WHAT YOU WILL DO: Rewrite all of the records below, substituting "viewer" for "camera" and keeping everything else the same.

(Spatial reasoning question records)
· · · · ·

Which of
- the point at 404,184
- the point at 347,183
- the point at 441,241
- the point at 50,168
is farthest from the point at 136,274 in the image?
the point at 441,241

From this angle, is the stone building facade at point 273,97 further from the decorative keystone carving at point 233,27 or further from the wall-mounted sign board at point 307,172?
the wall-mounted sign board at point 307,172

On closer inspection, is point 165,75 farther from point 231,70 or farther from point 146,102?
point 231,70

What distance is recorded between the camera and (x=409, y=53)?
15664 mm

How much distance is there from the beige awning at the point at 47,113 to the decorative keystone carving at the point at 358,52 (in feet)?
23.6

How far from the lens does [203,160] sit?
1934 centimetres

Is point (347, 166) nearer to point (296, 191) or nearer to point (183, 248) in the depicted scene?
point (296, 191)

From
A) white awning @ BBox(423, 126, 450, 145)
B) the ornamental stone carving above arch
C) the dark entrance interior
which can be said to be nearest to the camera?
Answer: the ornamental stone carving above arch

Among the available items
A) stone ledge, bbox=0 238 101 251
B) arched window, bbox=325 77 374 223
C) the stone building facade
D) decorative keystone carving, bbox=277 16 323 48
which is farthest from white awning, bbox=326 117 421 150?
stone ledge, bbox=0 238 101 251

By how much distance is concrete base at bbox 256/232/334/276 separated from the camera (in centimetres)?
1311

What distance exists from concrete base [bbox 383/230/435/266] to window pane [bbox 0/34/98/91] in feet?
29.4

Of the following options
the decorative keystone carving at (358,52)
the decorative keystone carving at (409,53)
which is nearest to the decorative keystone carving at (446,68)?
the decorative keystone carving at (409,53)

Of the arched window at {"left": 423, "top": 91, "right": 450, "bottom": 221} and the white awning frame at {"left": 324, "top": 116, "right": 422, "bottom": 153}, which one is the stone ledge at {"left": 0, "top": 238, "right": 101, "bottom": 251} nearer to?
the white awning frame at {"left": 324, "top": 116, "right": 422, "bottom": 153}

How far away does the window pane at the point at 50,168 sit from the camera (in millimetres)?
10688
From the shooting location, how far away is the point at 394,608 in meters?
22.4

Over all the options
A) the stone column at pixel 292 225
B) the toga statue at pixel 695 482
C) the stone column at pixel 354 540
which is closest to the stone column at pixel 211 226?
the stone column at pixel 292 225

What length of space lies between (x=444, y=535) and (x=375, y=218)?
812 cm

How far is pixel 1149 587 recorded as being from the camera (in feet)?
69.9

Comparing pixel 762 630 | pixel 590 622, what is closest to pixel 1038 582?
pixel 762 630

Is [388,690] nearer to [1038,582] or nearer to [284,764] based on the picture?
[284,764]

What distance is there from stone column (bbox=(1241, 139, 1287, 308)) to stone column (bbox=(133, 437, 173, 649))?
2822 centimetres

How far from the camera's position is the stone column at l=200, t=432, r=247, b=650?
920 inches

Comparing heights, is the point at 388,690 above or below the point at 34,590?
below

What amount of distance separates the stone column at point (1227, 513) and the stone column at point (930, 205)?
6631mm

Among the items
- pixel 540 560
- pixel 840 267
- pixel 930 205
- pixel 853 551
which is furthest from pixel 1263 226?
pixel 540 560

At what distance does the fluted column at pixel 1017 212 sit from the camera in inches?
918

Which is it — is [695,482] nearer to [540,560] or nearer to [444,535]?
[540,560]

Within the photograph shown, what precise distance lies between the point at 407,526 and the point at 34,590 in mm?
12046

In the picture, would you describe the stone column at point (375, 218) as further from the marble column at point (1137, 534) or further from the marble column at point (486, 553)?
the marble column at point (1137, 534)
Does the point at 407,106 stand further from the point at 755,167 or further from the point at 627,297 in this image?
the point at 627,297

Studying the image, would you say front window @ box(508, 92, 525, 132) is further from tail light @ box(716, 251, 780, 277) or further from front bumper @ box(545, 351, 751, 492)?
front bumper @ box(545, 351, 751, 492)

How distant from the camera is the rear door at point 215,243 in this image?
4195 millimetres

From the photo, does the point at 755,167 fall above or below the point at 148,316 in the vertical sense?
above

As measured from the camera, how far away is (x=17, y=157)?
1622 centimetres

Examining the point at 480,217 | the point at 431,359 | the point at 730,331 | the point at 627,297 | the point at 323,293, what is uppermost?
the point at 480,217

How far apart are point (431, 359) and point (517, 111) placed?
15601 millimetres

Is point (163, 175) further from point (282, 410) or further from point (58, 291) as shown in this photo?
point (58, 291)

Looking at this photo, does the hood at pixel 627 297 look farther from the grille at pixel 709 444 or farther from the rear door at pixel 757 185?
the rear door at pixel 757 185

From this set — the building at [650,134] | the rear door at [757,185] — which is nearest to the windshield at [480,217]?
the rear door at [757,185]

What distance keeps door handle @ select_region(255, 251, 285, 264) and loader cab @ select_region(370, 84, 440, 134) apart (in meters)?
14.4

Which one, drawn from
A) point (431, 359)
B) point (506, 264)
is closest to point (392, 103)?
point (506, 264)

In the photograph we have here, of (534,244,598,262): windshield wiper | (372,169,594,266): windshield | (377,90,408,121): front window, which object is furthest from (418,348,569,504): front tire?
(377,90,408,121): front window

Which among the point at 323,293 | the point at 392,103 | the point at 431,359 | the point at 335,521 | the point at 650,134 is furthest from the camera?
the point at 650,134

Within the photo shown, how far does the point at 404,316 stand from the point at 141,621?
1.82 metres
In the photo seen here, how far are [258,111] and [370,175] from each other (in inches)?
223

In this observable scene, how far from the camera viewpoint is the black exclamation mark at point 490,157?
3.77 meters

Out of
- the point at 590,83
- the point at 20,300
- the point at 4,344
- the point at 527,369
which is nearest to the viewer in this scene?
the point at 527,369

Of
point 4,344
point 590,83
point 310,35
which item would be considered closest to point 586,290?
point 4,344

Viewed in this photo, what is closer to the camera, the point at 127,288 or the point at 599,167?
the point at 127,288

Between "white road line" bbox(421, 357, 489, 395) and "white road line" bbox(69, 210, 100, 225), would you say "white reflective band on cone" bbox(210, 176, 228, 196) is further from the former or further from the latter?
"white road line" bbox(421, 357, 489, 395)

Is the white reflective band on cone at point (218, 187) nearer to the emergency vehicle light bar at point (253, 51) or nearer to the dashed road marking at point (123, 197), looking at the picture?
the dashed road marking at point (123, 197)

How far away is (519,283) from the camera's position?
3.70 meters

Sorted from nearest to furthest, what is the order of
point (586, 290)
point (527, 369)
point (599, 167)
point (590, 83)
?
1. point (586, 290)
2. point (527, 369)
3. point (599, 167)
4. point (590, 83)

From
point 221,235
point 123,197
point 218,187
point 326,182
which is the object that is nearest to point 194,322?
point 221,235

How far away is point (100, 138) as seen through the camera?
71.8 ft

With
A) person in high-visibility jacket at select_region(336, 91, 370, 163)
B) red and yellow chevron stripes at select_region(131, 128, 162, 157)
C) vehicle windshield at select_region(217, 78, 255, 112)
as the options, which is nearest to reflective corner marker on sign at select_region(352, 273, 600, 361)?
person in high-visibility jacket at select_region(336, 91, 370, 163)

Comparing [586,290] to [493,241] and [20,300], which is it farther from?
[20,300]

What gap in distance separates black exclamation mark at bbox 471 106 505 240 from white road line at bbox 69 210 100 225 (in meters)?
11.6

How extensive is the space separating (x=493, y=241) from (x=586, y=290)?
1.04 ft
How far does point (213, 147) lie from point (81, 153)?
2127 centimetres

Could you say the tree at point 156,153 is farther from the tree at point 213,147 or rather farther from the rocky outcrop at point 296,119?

· · · · ·

RESULT FOR THIS EXERCISE:
Which of
- the point at 404,184
- the point at 347,183
- the point at 441,241
- the point at 50,168
is farthest from the point at 136,274 in the image?
the point at 441,241

From this angle, is the stone building facade at point 273,97 further from the decorative keystone carving at point 233,27 or further from the wall-mounted sign board at point 307,172?
the wall-mounted sign board at point 307,172

On closer inspection, is point 165,75 farther from point 231,70 or farther from point 146,102?
point 231,70

What distance is recorded between the viewer and (x=409, y=53)?
15664 mm

How much distance is there from the beige awning at the point at 47,113 to the decorative keystone carving at the point at 358,52 (in feet)?
23.6

How far from the lens does [203,160] sit?
1934 centimetres

Is point (347, 166) nearer to point (296, 191) or nearer to point (183, 248) in the depicted scene?
point (296, 191)

From
A) white awning @ BBox(423, 126, 450, 145)
B) the ornamental stone carving above arch
C) the dark entrance interior
which can be said to be nearest to the viewer?
Answer: the ornamental stone carving above arch

Among the available items
A) stone ledge, bbox=0 238 101 251
B) arched window, bbox=325 77 374 223
C) the stone building facade
D) decorative keystone carving, bbox=277 16 323 48
which is farthest from white awning, bbox=326 117 421 150?
stone ledge, bbox=0 238 101 251

By how much distance is concrete base at bbox 256/232/334/276 separated from the viewer (in centimetres)?
1311

What distance exists from concrete base [bbox 383/230/435/266] to window pane [bbox 0/34/98/91] in feet?
29.4

Of the following options
the decorative keystone carving at (358,52)
the decorative keystone carving at (409,53)
which is nearest to the decorative keystone carving at (446,68)?
the decorative keystone carving at (409,53)

Of the arched window at {"left": 423, "top": 91, "right": 450, "bottom": 221} and the white awning frame at {"left": 324, "top": 116, "right": 422, "bottom": 153}, which one is the stone ledge at {"left": 0, "top": 238, "right": 101, "bottom": 251} nearer to?
the white awning frame at {"left": 324, "top": 116, "right": 422, "bottom": 153}

How far away does the window pane at the point at 50,168 sit from the viewer (in millimetres)?
10688
From the shooting location, how far away is the point at 394,608 in meters?
22.4

Over all the options
A) the stone column at pixel 292 225
B) the toga statue at pixel 695 482
C) the stone column at pixel 354 540
which is closest to the stone column at pixel 211 226?
the stone column at pixel 292 225

What length of space lies between (x=444, y=535) and (x=375, y=218)?
812 cm

How far is pixel 1149 587 recorded as being from the viewer (in feet)?
69.9

Comparing pixel 762 630 | pixel 590 622, what is closest to pixel 1038 582?
pixel 762 630

Is [388,690] nearer to [1038,582] or nearer to [284,764] based on the picture?
[284,764]

What distance is there from stone column (bbox=(1241, 139, 1287, 308)) to stone column (bbox=(133, 437, 173, 649))?
2822 centimetres

How far from the viewer's position is the stone column at l=200, t=432, r=247, b=650?
920 inches

Comparing heights, is the point at 388,690 above or below the point at 34,590?
below

What amount of distance separates the stone column at point (1227, 513) and the stone column at point (930, 205)?
6631mm

Among the items
- pixel 540 560
- pixel 840 267
- pixel 930 205
- pixel 853 551
which is furthest from pixel 1263 226?
pixel 540 560

At what distance does the fluted column at pixel 1017 212 sit from the viewer in inches?
918

Which is it — is [695,482] nearer to [540,560] or nearer to [444,535]?
[540,560]

Within the photograph shown, what precise distance lies between the point at 407,526 and the point at 34,590 in mm?
12046

In the picture, would you describe the stone column at point (375, 218) as further from the marble column at point (1137, 534) or further from the marble column at point (486, 553)?
the marble column at point (1137, 534)
Does the point at 407,106 stand further from the point at 755,167 or further from the point at 627,297 in this image?
the point at 627,297

Studying the image, would you say front window @ box(508, 92, 525, 132) is further from tail light @ box(716, 251, 780, 277) or further from front bumper @ box(545, 351, 751, 492)?
front bumper @ box(545, 351, 751, 492)

How distant from the viewer is the rear door at point 215,243 in this image?
4195 millimetres

From the photo, does the point at 755,167 fall above or below the point at 148,316 in the vertical sense?
above

As measured from the viewer, how far away is (x=17, y=157)?
1622 centimetres

Examining the point at 480,217 | the point at 431,359 | the point at 730,331 | the point at 627,297 | the point at 323,293, what is uppermost?
the point at 480,217

How far apart are point (431, 359) and point (517, 111) placed?
15601 millimetres

Is point (163, 175) further from point (282, 410) or further from point (58, 291) as shown in this photo?
point (58, 291)

Looking at this photo, does the hood at pixel 627 297 look farther from the grille at pixel 709 444 or farther from the rear door at pixel 757 185?
the rear door at pixel 757 185

From this set — the building at [650,134] | the rear door at [757,185] — which is nearest to the windshield at [480,217]?
the rear door at [757,185]

What distance keeps door handle @ select_region(255, 251, 285, 264) and loader cab @ select_region(370, 84, 440, 134) apart (in meters)?
14.4

Which one, drawn from
A) point (431, 359)
B) point (506, 264)
is closest to point (392, 103)?
point (506, 264)

In the photograph we have here, of (534,244,598,262): windshield wiper | (372,169,594,266): windshield | (377,90,408,121): front window, which object is furthest from (418,348,569,504): front tire?
(377,90,408,121): front window

Which among the point at 323,293 | the point at 392,103 | the point at 431,359 | the point at 335,521 | the point at 650,134 is furthest from the viewer?
the point at 650,134

Within the photo shown, how far does the point at 404,316 stand from the point at 141,621?
1.82 metres
In the photo seen here, how far are [258,111] and [370,175] from each other (in inches)?
223

In this observable scene, how far from the viewer viewpoint is the black exclamation mark at point 490,157?
3.77 meters

Out of
- the point at 590,83
- the point at 20,300
- the point at 4,344
- the point at 527,369
which is nearest to the viewer in this scene?
the point at 527,369

Of
point 4,344
point 590,83
point 310,35
which item would be considered closest to point 586,290?
point 4,344

Viewed in this photo, what is closer to the viewer, the point at 127,288 or the point at 599,167?
the point at 127,288

Between "white road line" bbox(421, 357, 489, 395) and "white road line" bbox(69, 210, 100, 225), would you say "white reflective band on cone" bbox(210, 176, 228, 196) is further from the former or further from the latter?
"white road line" bbox(421, 357, 489, 395)

Is the white reflective band on cone at point (218, 187) nearer to the emergency vehicle light bar at point (253, 51) or nearer to the dashed road marking at point (123, 197), looking at the picture?
the dashed road marking at point (123, 197)

How far away is (519,283) from the viewer's position?
3.70 meters

Sorted from nearest to furthest, what is the order of
point (586, 290)
point (527, 369)
point (599, 167)
point (590, 83)
?
1. point (586, 290)
2. point (527, 369)
3. point (599, 167)
4. point (590, 83)

From
point 221,235
point 123,197
point 218,187
point 326,182
which is the object that is nearest to point 194,322?
point 221,235

How far away is point (100, 138) as seen through the viewer?
71.8 ft

With
A) person in high-visibility jacket at select_region(336, 91, 370, 163)
B) red and yellow chevron stripes at select_region(131, 128, 162, 157)
C) vehicle windshield at select_region(217, 78, 255, 112)
as the options, which is nearest to reflective corner marker on sign at select_region(352, 273, 600, 361)?
person in high-visibility jacket at select_region(336, 91, 370, 163)

Comparing [586,290] to [493,241] and [20,300], which is it farther from?
[20,300]

What gap in distance separates black exclamation mark at bbox 471 106 505 240 from white road line at bbox 69 210 100 225 (in meters)?
11.6

How extensive is the space separating (x=493, y=241) from (x=586, y=290)?
1.04 ft
How far does point (213, 147) lie from point (81, 153)?
2127 centimetres

Could you say the tree at point 156,153 is farther from the tree at point 213,147 or rather farther from the rocky outcrop at point 296,119?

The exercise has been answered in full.